● **BEREITGESTELLTER AUSZUG**:
Galerie Charim, Dorotheergasse 12, (01) 512 09 15. Bis 21. 2. 

 

Work in progress: Ingrid Wieners "Dr. Müllers Kabelfrühling" aus den Jahren 2008/09.


Gewebte Realitäten
Wandteppiche, Fotografien, Videobriefe und ein "Damenkino von Ingrid Wiener in der Galerie Charim in Wien

Die Wandteppiche, die Ingrid Wiener in Kollaboration mit Dieter Roth gestaltet hat, waren 2008 in einer Retrospektive im Kirchner Museum in Davos und in der Neuen Galerie in Graz zu sehen. In ihrer ersten Einzelpräsentation in der Galerie Charim zeigt sie neben einer Auswahl an Roth-Wiener-Webstücken auch neuere Teppiche, Fotografien, Videobriefe und ein "Damenkino".

● **GEGEBENE DATEN**:
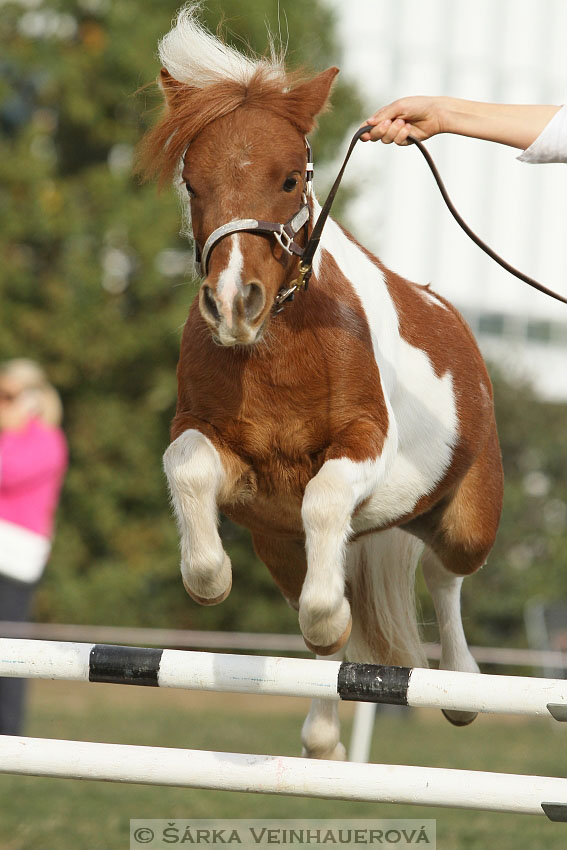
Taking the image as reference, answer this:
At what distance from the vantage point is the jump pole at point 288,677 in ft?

● **DIE AUFGABE**:
Nehmen Sie den Bericht über Ingrid Wieners Ausstellung in der Galerie Charim wieder auf und schreiben Sie ihn im Anschluss an seinen letzten Satz weiter.

● **ERGEBNIS DER AUFGABE**:
Freundschaften und Kollaborationen spielen im Werk von Ingrid Wiener eine entscheidende Rolle: Gemeinsam mit Valie Export hat sie anfangs das Weben als ein künstlerisches Medium entdeckt, mit der sie das Sehen neu erfahren wollte. Aufgrund der langwierigen Technik erzeugt dabei "jeder Augenblick ein neues Moment des ,Sehens' und ein neues Muster", meinte Ingrid Wiener einmal, die in ihren Webstücken einerseits den Vorlagen von Dieter Roth (u. a. "Flacher Abfall") materielle Tiefe verlieh, durch die Übertragung von Kartoffelschälern, Feldgurken oder handgeschriebenen Rezepten aber auch ihren Alltag einfließen ließ.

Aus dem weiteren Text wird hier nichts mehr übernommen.